Insufficient and costly purpose-built student accommodation may be putting Australia at a competitive disadvantage when recruiting internationally, research commissioned by the International Education Association of Australia has suggested.

Private market rent prices around inner city institutions can be equal to or more than those in some of the world’s most expensive cities

The two discussion papers, presented at IEAA’s International Student Accommodation Symposium, were commissioned as a result of concerns raised by the Council of International Students of Australia about the quality and affordability of student accommodation for international students.

“International students are generally very satisfied, but living costs and affordability are areas of concern”

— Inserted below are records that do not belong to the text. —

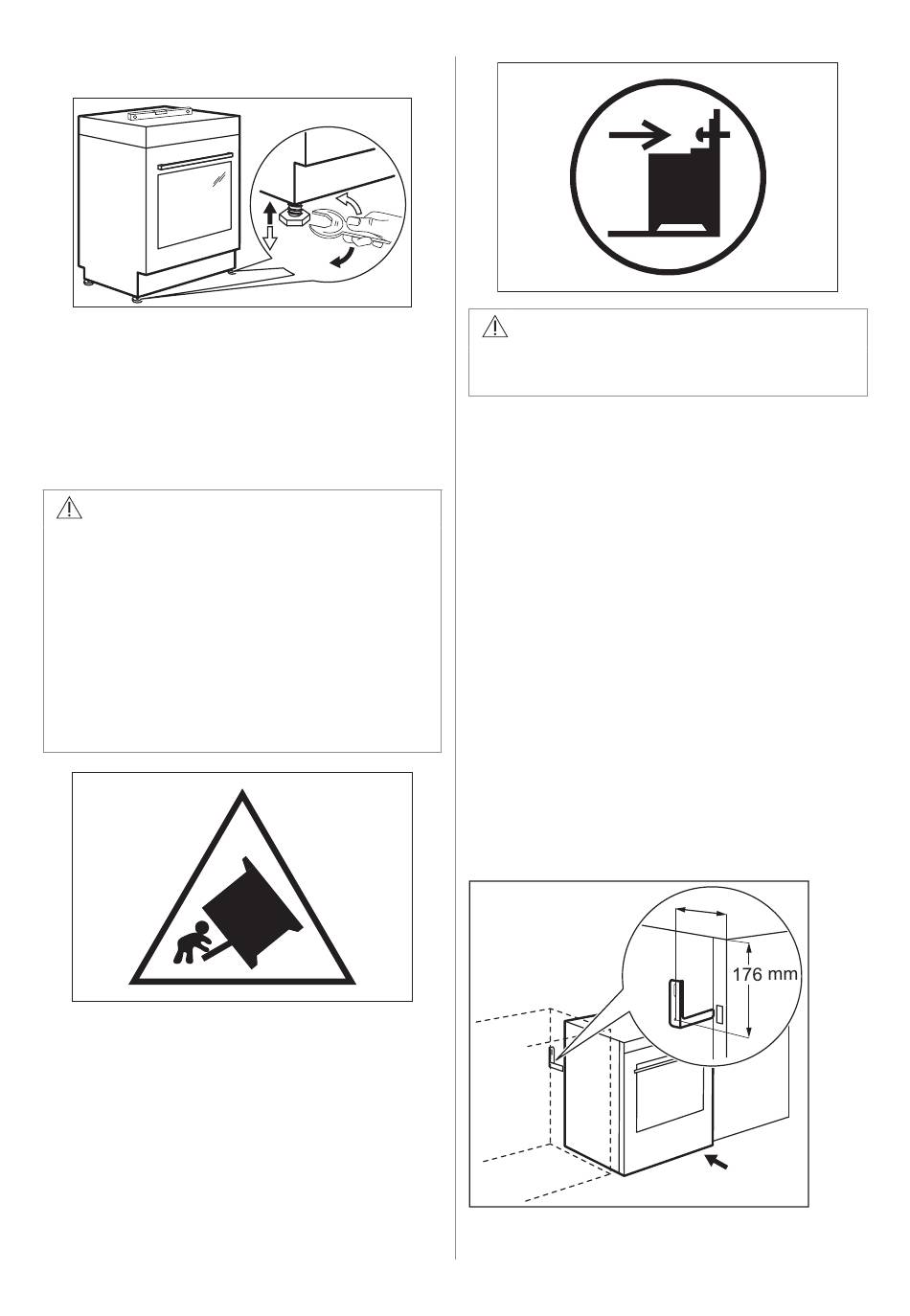 176 mm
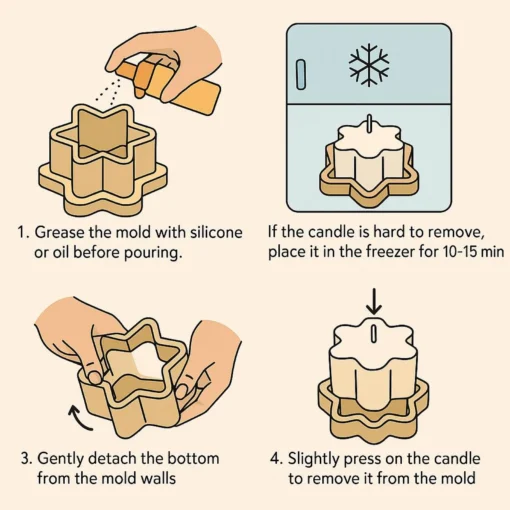 1. Grease the mold with silicone or oil before pouring.

If the candle is hard to remove, place it in the freezer for 10-15 min

3. Gently detach the bottom from the mold walls

4. Slightly press on the candle to remove it from the mold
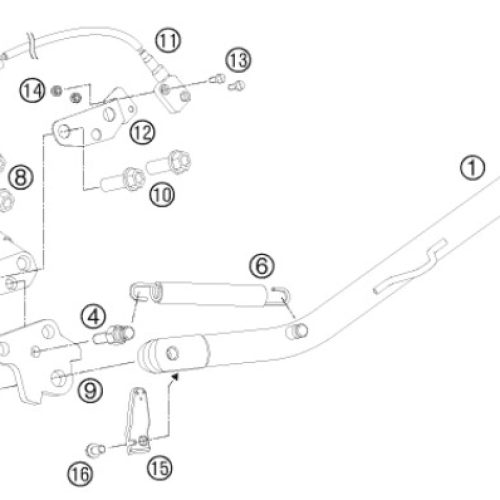 11
13
14
12
8
10
1
6
4
9
15
16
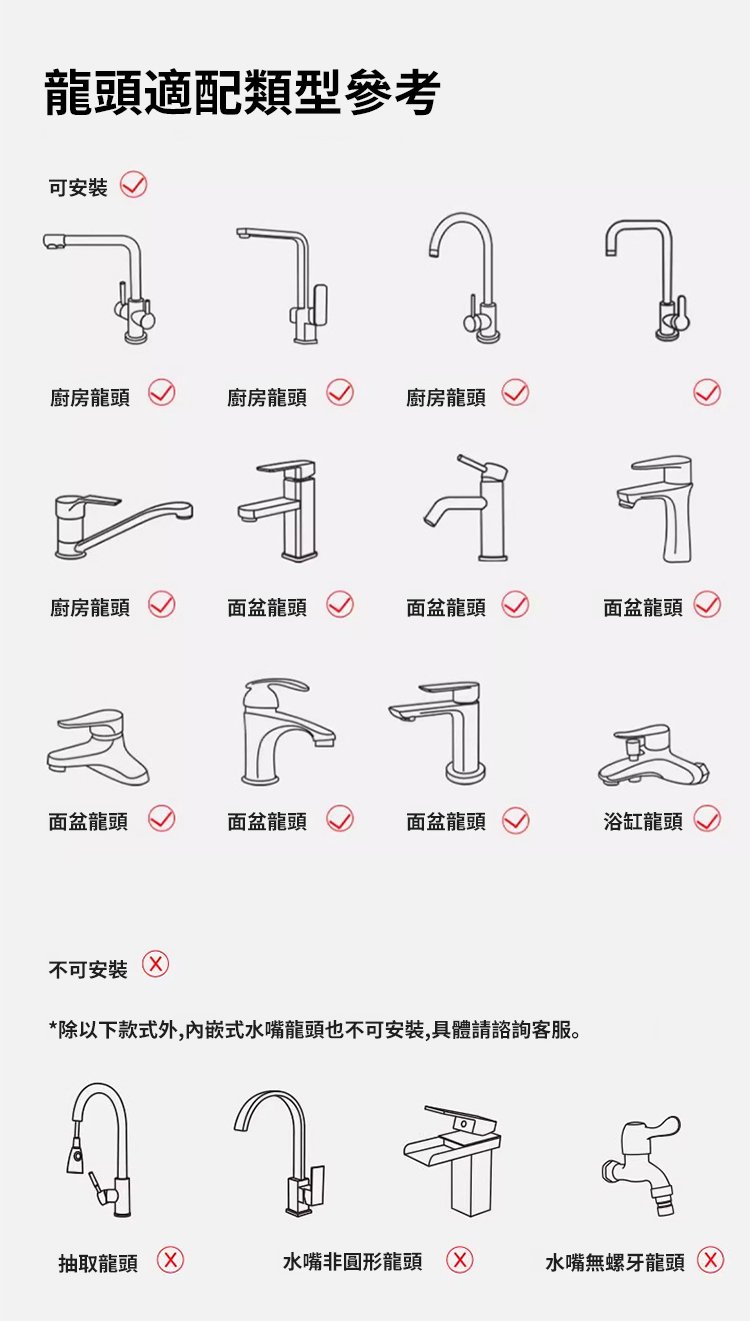 龍頭適配類型參考

可安裝

廚房龍頭

廚房龍頭

廚房龍頭

廚房龍頭

面盆龍頭

面盆龍頭

面盆龍頭

面盆龍頭

面盆龍頭

面盆龍頭

浴缸龍頭

不可安裝

*除以下款式外,內嵌式水嘴龍頭也不可安裝,具體請諮詢客服。

抽取龍頭

水嘴非圓形龍頭

水嘴無螺牙龍頭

“International students are generally very satisfied with their study experience in Australia, but living costs and affordability are areas of concern,” states one report.

A lack of university-provided accommodation is one of the key issues raised in two discussion papers carried out by commercial property firm JLL, which looked at domestic accommodation provision as well as providing a comparison with offerings in the UK, US, Canada, Singapore, Hong Kong and Malaysia.

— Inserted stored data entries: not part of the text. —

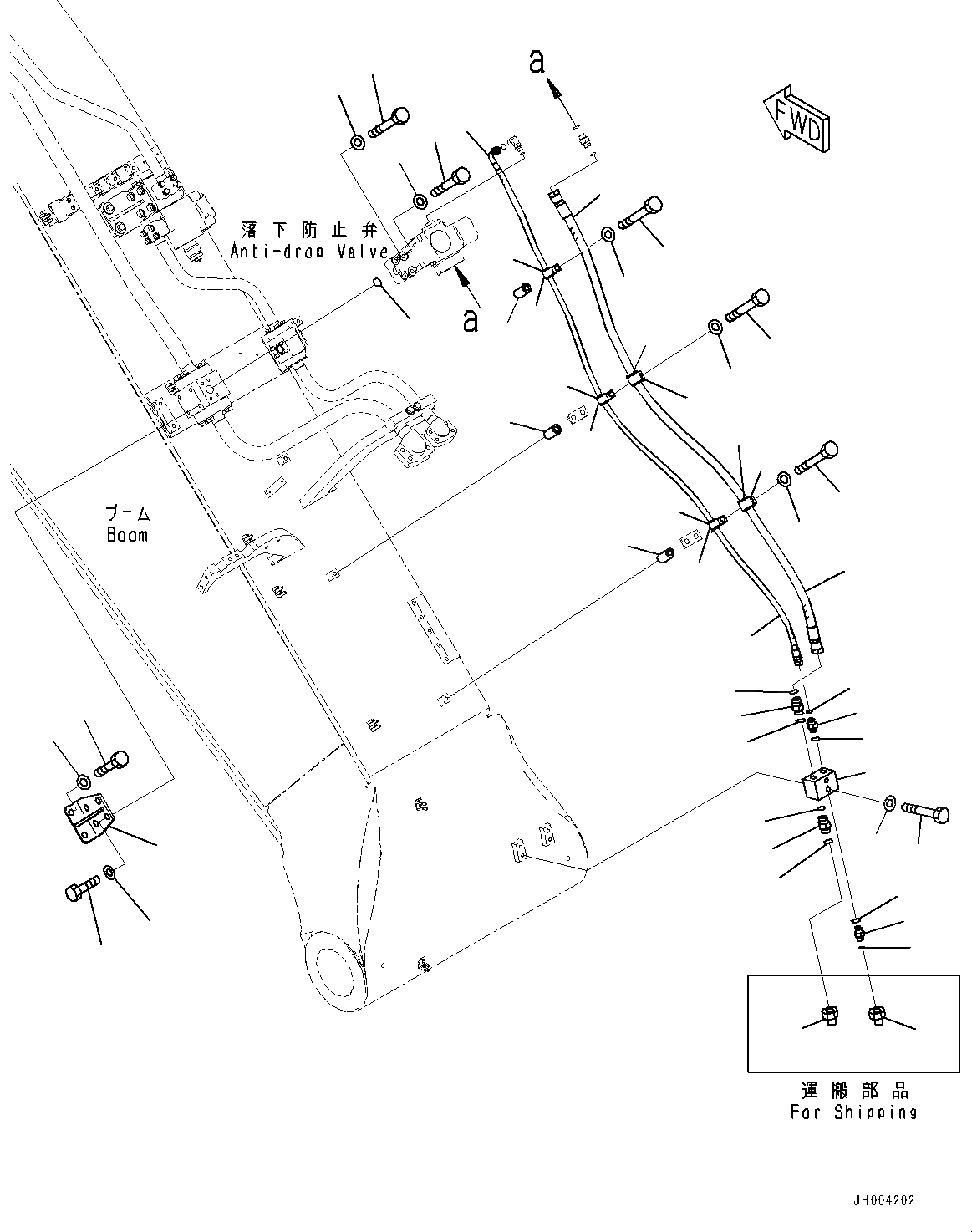 a

FWD

落下防止弁
Anti-drop Valve

a

ブーム
Boom

運搬部品
For Shipping

JH004202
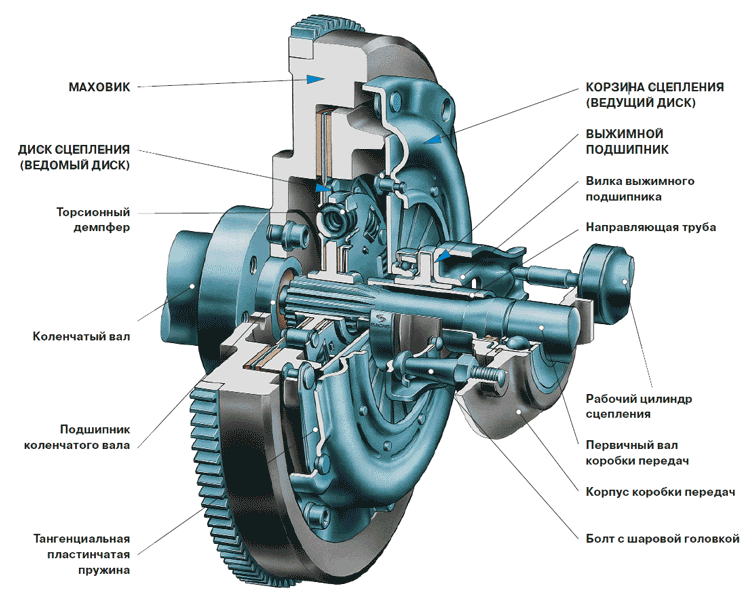 МАХОВИК

ДИСК СЦЕПЛЕНИЯ (ВЕДОМЫЙ ДИСК)

Торсионный демпфер

Коленчатый вал

Подшипник коленчатого вала

Тангенциальная пластинчатая пружина

КОРЗИНА СЦЕПЛЕНИЯ (ВЕДУЩИЙ ДИСК)

ВЫЖИМНОЙ ПОДШИПНИК

Вилка выжимного подшипника

Направляющая труба

Рабочий цилиндр сцепления

Первичный вал коробки передач

Корпус коробки передач

Болт с шаровой головкой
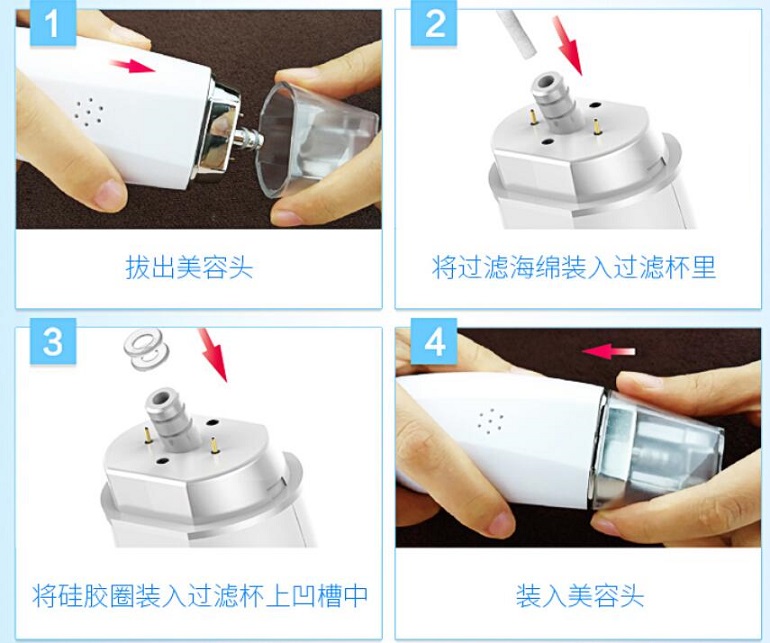 1

拔出美容头

2

将过滤海绵装入过滤杯里

3

将硅胶圈装入过滤杯上凹槽中

4

装入美容头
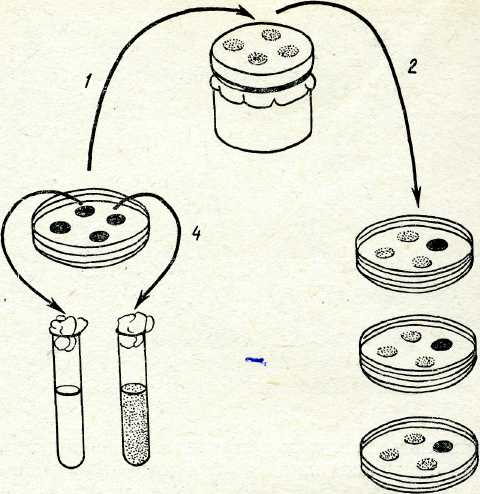 1

2

4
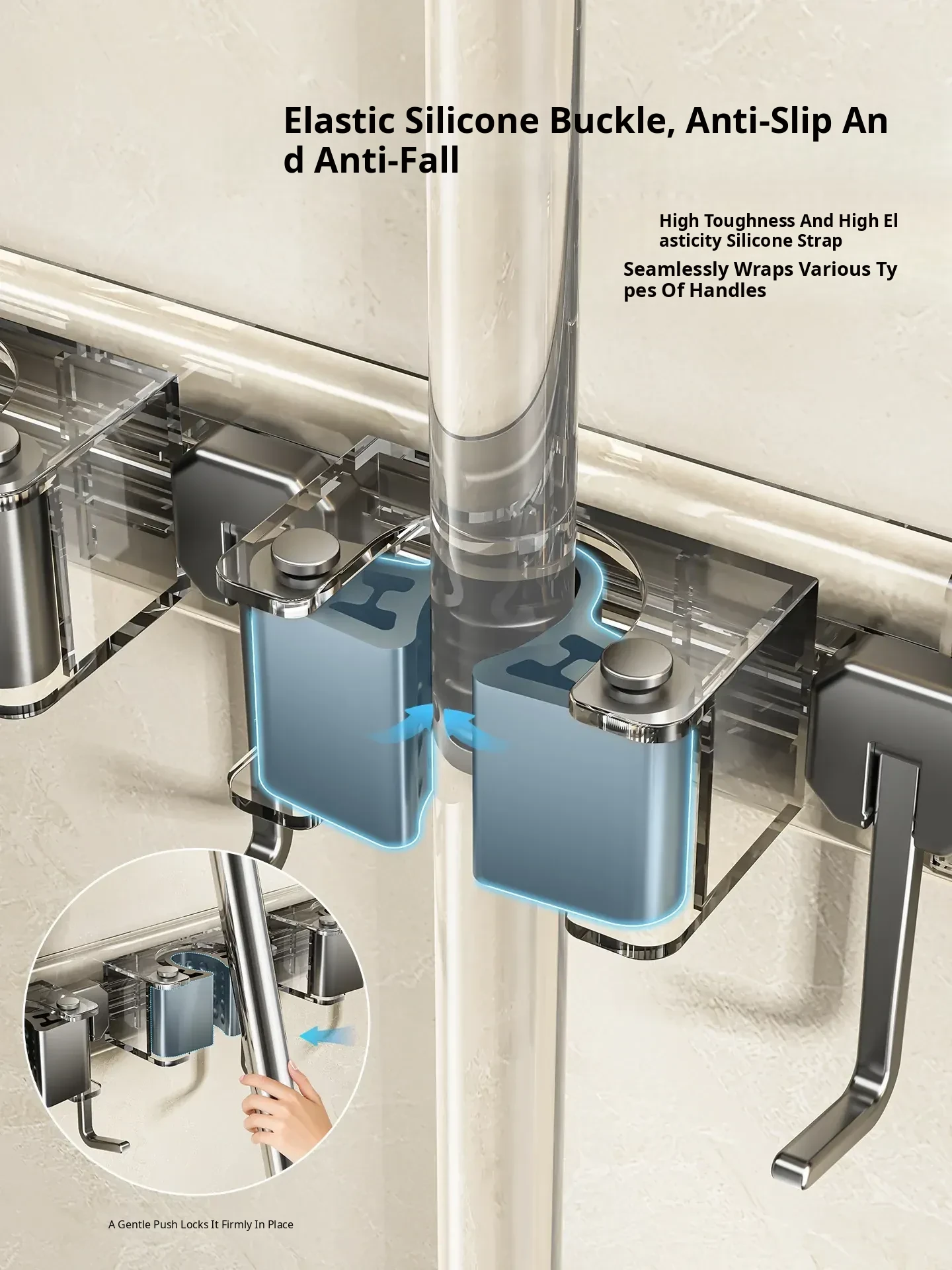 Elastic Silicone Buckle, Anti-Slip And Anti-Fall

High Toughness And High Elasticity Silicone Strap

Seamlessly Wraps Various Types Of Handles

A Gentle Push Locks It Firmly In Place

The shortage of university accommodation means that international students in Australia are much more dependent on the private rental sector than in other countries, while institutions lose out on opportunities to attract students through university-managed accommodation.

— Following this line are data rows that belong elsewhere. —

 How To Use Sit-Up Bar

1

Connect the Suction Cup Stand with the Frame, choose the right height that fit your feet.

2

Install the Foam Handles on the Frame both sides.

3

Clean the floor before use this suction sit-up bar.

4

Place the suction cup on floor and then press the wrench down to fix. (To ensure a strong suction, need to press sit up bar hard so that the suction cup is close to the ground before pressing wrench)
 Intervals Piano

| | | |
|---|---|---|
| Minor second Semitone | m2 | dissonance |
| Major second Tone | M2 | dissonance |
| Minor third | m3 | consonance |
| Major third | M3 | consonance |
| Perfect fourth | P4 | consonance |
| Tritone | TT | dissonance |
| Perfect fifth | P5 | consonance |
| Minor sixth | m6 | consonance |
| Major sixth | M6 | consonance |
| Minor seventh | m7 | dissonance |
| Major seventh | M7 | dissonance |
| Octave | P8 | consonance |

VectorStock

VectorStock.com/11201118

For example, Swinburne University provides just seven beds per 1,000 students, while the University of New England has the largest number, at 100 per 1,000.

In contrast, the UK’s LSE provides 407 beds per 1,000 students and Cornell in the US provides 310 per 1,000.

In particular, a lack of collegiate-style housing compared to countries such as the UK and US may be detrimental to the study abroad experience, the reports state, as collegiate accommodation provides “a more connected and more community-focused educational experience”.

“There is a perception in Australia that international students are only focussed on having their own private room,” Phil Honeywood, IEAA’s CEO, told The PIE News.

“However, both our commissioned research papers, and the dialogue at the symposium, indicated that other student destination countries, especially the United States, have a tradition of providing predominantly shared student bedrooms.”

Honeywood noted that some private accommodation developers in Australia are beginning to offer shared rooms and that there is “apparently growing demand for this option if there is a commensurate rent reduction”.

In the private sector, the high cost of housing puts Australia at a disadvantage to all other countries included in the study apart from the US.

“The real threat to Australia may come from cities that can offer both affordable collegiate living, as well as affordable and available private rental”

For some locations there was no housing available at a benchmarked affordable rents rate, which the report sets at around AUS$1,000 a month – around 30-40% of a “relative generous assumed income” of $30,000 a year.

Private market rent prices around inner city institutions can be equal to or more than those in some of the world’s most expensive cities, it adds, while those in suburban locations are more competitive.

“The real threat to Australia may come from cities that can offer both affordable collegiate living, as well as affordable and available private rental,” the research states.

Based on these findings, the reports conclude that further development of new, high quality accommodation in Australia is a “necessity”.

There are currently 58,109 beds of purpose built student accommodation in Australia’s six top metropolitan areas – up by 8% or 4,647 beds in the last year – and JLL predicts that developments will continue to increase in response to the lack of supply.

International student numbers have risen by 4.4% in the last year, with 8.9% yearly growth among tertiary students, who generate the most demand for purpose-built accommodation.

It also predicts that at least one more new significant developer or operator will enter the sector in 2015.

IEAA will create an Outcomes Report based on the reports and accompanying symposium, which it will use to lobby authorities at the federal, state and local levels to address the issue of accommodation.

“There will need now to be extensive follow up and an agreed action plan to get this key issue of student accommodation on the agenda of consultative bodies such as the newly formed International Education Ministerial Council,” Honeywood added.